Figure: Earnings per share and growth rate

Material Source: Futubull
In summary, net interest income is the company's main source of profit, and its decline puts pressure on the company's overall performance. The probability of performance growth in 2024 will depend on changes in the interest cycle.
III. What is the expected return on investing in HSBC
There is a saying in Hong Kong: “Christmas bell, buy HSBC”, which means if you buy HSBC shares before Christmas arrives, you can sit back and wait for the dividends. Since 2012, HSBC has also distributed dividends into four installments until the end of the year. Generous shareholder returns are an important reason why many investors love their shares. Shareholder returns can be divided into two levels. One is a dividend; it is a repurchase.
(1) Dividends distributed in 2023: $11.593 billion plus the fourth dividend in 2023 of $5.913 billion, for a total of $17.506 billion.
(2) 2023 repurchases: Three share repurchases totaling US$7 billion were carried out in 2023.
As a result, the overall shareholder return was US$24.5 billion. If HSBC was purchased at the end of 2022 (US$126.367 billion), the company's dividends and repurchases alone would have a return of 20%.
Figure: Dividend Payout Situation

Source: Company Announcements
In the last quarter's earnings report, management mentioned that the bank is still considering a special plan: if they successfully sell the Canadian banking business and receive payments in the first half of 2024, they will prioritize using part of this capital to pay an additional special dividend of $0.21 per share to each shareholder.
As far as the dividend rate is concerned, the bank plans to distribute half of the profits to shareholders as dividends in the next 2023 and 2024. However, when calculating the dividend ratio, some special one-time event benefits (such as proceeds from the sale of French retail banking business, agreement proceeds from the upcoming sale of Canadian banking business, and temporary value added from the acquisition of the Bank of Silicon Valley in the UK) are not included. The revenue from the company's main business is one of the key factors in determining dividends.
In recent years, the comprehensive dividend rate has been around 50%. If you buy HSBC Holdings today (market capitalization is about US$145.2 billion), without considering the special dividend, the dividend rate for 2024 will be around 8%.
Repurchase amount: The management promised to launch a share repurchase of up to US$2 billion. The share repurchase is expected to be completed before the announcement of the results for the first quarter of 2024.
Dividends plus the repurchase ratio, and the overall shareholder return is around 10%.
Therefore, for HSBC shareholders, changes in stock prices are linked to the interest rate cycle.
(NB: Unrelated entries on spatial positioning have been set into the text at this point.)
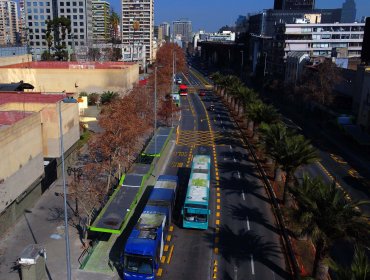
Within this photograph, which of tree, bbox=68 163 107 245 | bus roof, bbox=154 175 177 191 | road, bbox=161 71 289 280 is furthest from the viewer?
bus roof, bbox=154 175 177 191

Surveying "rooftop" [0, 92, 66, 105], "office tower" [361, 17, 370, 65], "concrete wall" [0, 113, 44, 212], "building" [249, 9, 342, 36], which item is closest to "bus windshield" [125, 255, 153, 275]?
"concrete wall" [0, 113, 44, 212]

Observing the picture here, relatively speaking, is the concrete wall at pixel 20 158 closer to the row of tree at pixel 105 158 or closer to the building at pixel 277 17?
the row of tree at pixel 105 158

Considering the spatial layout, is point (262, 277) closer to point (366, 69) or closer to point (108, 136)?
point (108, 136)

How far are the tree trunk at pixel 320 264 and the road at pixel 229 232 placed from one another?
2.75 metres

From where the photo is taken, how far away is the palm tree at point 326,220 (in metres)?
21.5

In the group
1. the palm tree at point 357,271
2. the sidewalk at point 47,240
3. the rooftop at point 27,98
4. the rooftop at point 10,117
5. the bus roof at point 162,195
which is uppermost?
the rooftop at point 27,98

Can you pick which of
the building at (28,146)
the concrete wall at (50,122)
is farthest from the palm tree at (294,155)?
the concrete wall at (50,122)

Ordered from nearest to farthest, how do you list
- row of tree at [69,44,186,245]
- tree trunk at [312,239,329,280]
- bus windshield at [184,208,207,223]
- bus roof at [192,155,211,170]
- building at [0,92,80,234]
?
tree trunk at [312,239,329,280] < building at [0,92,80,234] < row of tree at [69,44,186,245] < bus windshield at [184,208,207,223] < bus roof at [192,155,211,170]

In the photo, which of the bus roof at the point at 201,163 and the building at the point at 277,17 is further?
the building at the point at 277,17

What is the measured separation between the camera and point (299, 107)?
88.4 metres

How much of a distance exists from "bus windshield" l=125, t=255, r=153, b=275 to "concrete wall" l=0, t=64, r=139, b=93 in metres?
66.7

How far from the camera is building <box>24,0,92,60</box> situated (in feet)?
525

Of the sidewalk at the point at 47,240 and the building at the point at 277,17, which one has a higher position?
the building at the point at 277,17

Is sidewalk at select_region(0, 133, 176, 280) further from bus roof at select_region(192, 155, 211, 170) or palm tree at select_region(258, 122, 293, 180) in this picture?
palm tree at select_region(258, 122, 293, 180)
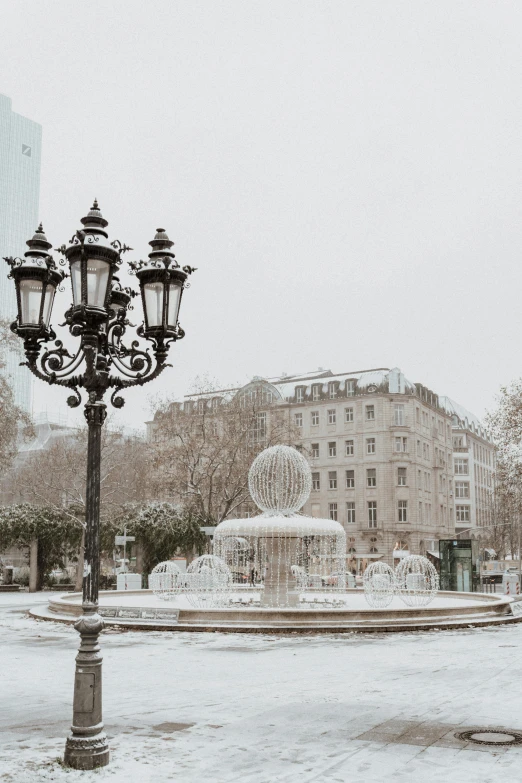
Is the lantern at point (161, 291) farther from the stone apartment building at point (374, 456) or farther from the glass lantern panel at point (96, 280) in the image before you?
the stone apartment building at point (374, 456)

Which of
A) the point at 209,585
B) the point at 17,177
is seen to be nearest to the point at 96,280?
the point at 209,585

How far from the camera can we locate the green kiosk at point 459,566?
99.2ft

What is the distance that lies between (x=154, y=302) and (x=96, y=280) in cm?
65

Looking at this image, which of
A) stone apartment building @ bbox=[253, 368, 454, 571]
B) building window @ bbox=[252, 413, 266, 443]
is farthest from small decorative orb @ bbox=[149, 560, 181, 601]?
stone apartment building @ bbox=[253, 368, 454, 571]

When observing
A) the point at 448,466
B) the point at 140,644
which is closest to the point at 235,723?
the point at 140,644

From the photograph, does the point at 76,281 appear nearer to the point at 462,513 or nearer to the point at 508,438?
the point at 508,438

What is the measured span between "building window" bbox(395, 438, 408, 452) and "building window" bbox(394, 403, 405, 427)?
1.37 m

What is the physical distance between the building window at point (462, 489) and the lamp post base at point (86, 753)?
A: 86619 mm

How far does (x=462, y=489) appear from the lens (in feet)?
296

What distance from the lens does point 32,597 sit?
32.7m

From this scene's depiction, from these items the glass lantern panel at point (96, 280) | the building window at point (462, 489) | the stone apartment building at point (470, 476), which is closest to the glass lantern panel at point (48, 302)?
the glass lantern panel at point (96, 280)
If interest rates continue to be high in the later stages, the HSBC net spread can be maintained or even widened, and investing in HSBC is likely to achieve more than double digit returns.
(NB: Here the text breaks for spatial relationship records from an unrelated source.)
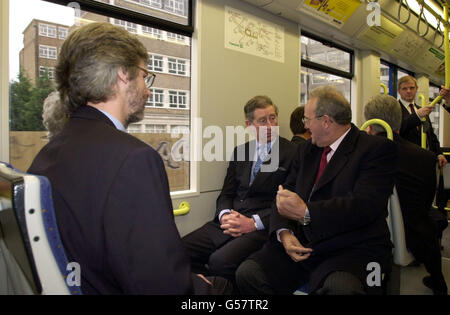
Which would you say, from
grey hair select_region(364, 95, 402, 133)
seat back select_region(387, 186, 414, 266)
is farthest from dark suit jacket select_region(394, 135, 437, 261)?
seat back select_region(387, 186, 414, 266)

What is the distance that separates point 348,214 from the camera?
1660 millimetres

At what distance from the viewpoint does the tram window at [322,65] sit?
399 centimetres

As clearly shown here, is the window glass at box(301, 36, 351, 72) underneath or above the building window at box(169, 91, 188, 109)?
above

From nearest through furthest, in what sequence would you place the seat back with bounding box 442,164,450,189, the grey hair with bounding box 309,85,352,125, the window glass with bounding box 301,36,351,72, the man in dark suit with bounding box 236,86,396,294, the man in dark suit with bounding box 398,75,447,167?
the man in dark suit with bounding box 236,86,396,294 < the grey hair with bounding box 309,85,352,125 < the man in dark suit with bounding box 398,75,447,167 < the window glass with bounding box 301,36,351,72 < the seat back with bounding box 442,164,450,189

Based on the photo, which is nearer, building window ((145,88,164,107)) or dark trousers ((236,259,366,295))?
dark trousers ((236,259,366,295))

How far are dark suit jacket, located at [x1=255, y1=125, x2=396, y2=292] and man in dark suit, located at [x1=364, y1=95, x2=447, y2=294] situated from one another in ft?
1.47

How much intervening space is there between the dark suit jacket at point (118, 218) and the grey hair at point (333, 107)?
1297 mm

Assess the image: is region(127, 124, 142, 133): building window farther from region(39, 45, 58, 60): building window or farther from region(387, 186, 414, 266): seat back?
region(387, 186, 414, 266): seat back

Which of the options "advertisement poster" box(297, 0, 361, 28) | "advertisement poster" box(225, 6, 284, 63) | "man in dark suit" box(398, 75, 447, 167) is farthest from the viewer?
"man in dark suit" box(398, 75, 447, 167)

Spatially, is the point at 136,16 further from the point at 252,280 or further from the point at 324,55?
the point at 324,55

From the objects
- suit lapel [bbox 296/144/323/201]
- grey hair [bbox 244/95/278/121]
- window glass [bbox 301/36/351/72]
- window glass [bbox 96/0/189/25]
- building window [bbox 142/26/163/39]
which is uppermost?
window glass [bbox 301/36/351/72]

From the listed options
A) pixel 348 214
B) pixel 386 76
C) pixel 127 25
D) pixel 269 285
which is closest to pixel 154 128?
pixel 127 25

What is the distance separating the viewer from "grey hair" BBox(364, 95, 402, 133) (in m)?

The risk is that the overall economic situation is declining, and there is a cycle of large interest rate cuts. At this time, HSBC's overall valuation capacity and shareholder returns will be seriously adversely affected.
We can think that investing in HSBC = investing in the overall economic situation where HSBC does business. For investors, predicting the local situation will be an important basis for investing in HSBC.